THE PROBLEM: Copy all the entries word for word, but omit the pictures.

EXERCISE DATA:
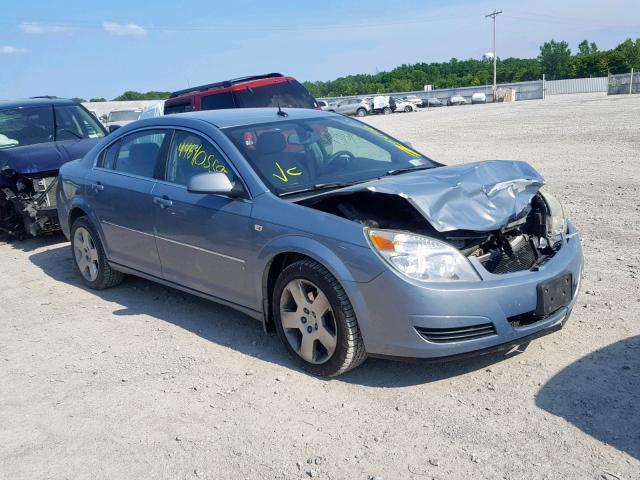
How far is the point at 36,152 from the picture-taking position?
8.59 meters

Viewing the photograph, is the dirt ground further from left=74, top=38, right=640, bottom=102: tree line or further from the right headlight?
left=74, top=38, right=640, bottom=102: tree line

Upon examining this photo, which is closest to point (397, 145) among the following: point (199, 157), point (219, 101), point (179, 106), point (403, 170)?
point (403, 170)

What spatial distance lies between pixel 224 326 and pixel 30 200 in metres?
4.28

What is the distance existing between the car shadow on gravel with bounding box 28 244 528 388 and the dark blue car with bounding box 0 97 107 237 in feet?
2.42

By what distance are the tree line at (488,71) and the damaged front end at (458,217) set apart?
6413 cm

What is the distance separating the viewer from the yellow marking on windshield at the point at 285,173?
4.70 metres

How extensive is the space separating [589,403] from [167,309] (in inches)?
141

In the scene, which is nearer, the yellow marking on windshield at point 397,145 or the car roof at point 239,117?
the car roof at point 239,117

RESULT OF THIS EXERCISE:
How far is the point at 36,152 from the picture-taking position?
8.59 meters

Viewing the photograph, is the dirt ground further from left=74, top=38, right=640, bottom=102: tree line or further from the right headlight?
left=74, top=38, right=640, bottom=102: tree line

Upon examining this photo, which is closest to point (397, 145) among the following: point (199, 157), point (219, 101), point (179, 106), point (403, 170)?
point (403, 170)

What spatial distance lies between pixel 224 326 and pixel 30 200 in metres?
4.28

What is the distance existing between the car shadow on gravel with bounding box 28 244 528 388 and the dark blue car with bounding box 0 97 107 237 in feet?
2.42

By what distance are the tree line at (488,71) and the damaged front end at (458,217) set apart?
6413 cm

What is the distance separating the viewer from the yellow marking on windshield at the point at 285,173?
4.70 metres

How extensive is the space separating [589,403] from [167,309] (in inches)?
141

In the scene, which is nearer, the yellow marking on windshield at point 397,145 or the car roof at point 239,117?
the car roof at point 239,117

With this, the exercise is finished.